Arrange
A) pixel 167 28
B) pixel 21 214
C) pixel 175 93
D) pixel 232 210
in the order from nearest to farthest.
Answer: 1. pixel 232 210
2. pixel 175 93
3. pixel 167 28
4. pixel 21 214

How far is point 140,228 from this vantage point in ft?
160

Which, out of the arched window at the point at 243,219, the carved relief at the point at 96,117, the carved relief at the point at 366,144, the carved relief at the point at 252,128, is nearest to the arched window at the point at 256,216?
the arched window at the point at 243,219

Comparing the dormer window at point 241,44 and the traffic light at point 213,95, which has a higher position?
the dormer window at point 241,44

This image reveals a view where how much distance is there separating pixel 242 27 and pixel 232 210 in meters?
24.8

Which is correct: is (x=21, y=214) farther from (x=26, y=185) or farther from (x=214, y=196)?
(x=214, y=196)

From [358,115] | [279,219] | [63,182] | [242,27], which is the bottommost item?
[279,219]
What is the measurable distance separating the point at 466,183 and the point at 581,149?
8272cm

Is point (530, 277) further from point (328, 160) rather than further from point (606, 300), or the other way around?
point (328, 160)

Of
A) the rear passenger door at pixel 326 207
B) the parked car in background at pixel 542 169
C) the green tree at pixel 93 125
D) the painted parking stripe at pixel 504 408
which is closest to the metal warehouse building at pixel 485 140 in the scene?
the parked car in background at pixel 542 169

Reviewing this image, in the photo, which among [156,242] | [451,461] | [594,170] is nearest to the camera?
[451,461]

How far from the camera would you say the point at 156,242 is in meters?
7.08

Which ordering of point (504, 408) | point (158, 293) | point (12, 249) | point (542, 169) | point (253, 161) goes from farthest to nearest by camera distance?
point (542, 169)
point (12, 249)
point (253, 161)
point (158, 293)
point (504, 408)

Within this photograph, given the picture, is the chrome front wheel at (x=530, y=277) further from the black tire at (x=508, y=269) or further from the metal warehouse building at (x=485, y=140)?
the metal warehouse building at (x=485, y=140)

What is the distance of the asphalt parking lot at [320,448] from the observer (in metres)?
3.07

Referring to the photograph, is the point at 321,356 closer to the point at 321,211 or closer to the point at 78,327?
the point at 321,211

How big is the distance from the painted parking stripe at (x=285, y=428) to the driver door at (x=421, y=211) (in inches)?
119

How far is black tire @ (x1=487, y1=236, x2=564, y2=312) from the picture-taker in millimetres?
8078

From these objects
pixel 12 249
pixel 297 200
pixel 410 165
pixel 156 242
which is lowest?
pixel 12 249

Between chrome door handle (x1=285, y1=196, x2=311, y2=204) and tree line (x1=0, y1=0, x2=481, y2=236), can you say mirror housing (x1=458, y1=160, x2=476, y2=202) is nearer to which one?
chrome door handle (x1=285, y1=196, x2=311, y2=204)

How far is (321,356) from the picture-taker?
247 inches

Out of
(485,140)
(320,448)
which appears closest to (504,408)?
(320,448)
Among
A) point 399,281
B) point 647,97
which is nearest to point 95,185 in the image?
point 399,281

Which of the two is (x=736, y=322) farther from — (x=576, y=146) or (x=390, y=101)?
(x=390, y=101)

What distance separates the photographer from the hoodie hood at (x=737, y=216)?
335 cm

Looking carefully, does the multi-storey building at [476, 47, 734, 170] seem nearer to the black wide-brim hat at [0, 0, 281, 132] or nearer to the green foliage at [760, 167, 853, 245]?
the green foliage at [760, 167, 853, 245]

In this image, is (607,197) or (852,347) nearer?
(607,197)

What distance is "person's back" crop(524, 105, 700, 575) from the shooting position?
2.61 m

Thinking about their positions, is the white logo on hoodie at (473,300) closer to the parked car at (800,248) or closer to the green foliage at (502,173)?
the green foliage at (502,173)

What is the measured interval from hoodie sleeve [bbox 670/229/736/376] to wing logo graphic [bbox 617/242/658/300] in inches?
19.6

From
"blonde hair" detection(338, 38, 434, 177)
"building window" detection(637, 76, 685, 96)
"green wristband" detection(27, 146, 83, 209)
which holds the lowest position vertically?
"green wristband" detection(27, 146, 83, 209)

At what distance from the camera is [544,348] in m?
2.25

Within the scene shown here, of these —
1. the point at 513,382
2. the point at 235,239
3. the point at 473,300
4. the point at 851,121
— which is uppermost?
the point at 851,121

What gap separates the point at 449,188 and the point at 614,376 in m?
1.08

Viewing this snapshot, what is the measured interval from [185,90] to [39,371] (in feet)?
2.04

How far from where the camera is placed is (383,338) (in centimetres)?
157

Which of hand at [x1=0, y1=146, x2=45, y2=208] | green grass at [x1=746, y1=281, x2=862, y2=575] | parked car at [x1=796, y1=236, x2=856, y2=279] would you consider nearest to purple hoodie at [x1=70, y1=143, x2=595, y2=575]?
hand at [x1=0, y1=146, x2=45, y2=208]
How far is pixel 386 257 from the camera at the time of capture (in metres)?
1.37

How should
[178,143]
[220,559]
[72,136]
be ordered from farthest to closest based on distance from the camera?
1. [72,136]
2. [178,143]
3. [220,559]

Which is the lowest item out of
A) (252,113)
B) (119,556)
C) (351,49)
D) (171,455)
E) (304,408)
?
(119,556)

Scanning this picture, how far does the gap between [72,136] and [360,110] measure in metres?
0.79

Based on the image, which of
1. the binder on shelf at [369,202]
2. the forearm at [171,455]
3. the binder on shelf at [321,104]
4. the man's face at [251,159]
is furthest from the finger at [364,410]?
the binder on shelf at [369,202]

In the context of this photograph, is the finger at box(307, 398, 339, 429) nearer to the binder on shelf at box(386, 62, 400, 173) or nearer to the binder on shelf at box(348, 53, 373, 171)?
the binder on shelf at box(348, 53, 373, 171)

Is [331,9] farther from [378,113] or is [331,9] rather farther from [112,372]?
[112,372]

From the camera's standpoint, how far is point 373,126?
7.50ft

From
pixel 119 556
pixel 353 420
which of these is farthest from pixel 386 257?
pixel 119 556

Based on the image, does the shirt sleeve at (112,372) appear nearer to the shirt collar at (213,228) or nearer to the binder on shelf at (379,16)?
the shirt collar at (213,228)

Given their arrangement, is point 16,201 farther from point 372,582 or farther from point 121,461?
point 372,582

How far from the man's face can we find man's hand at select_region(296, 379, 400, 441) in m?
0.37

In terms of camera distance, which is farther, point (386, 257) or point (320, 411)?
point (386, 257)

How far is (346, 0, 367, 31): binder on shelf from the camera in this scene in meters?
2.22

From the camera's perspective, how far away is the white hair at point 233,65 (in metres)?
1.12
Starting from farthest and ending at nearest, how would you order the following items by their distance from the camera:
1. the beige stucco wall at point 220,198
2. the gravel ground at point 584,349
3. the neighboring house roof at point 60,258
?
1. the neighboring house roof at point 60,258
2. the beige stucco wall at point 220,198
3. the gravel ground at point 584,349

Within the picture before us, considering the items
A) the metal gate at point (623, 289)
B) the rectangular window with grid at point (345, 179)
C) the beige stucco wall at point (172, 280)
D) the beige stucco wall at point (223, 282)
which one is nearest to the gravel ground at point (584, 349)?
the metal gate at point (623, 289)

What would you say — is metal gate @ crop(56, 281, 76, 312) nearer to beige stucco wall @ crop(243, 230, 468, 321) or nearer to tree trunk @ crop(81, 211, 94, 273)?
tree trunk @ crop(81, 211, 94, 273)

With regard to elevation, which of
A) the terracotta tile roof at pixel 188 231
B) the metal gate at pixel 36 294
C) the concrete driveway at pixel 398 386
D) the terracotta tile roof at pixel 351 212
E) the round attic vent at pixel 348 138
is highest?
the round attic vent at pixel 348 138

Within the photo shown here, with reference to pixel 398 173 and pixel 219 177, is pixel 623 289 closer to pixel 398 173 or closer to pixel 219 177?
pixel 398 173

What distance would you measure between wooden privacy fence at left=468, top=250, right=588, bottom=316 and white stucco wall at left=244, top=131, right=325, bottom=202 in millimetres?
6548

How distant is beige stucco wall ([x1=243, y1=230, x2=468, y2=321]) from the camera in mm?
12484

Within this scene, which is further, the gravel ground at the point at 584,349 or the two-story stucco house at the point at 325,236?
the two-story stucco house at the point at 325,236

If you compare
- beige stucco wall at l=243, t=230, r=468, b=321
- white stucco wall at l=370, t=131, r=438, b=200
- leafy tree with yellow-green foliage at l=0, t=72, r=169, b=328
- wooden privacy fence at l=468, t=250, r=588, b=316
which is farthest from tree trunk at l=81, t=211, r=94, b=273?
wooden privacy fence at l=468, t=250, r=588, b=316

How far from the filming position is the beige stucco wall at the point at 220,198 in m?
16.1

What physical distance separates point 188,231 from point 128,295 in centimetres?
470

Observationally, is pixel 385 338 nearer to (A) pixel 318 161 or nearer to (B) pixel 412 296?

▬▬▬

Copy exactly, word for word, the line with "If you compare" through the final line of the listing.

If you compare
- beige stucco wall at l=243, t=230, r=468, b=321
- white stucco wall at l=370, t=131, r=438, b=200
- leafy tree with yellow-green foliage at l=0, t=72, r=169, b=328
- wooden privacy fence at l=468, t=250, r=588, b=316
which is farthest from tree trunk at l=81, t=211, r=94, b=273?
wooden privacy fence at l=468, t=250, r=588, b=316

How far from the filming position is the beige stucco wall at the point at 220,198 in m?
16.1

What physical distance separates point 188,231 from point 128,295 in centimetres?
470

Observationally, is pixel 385 338 nearer to (A) pixel 318 161 or nearer to (B) pixel 412 296?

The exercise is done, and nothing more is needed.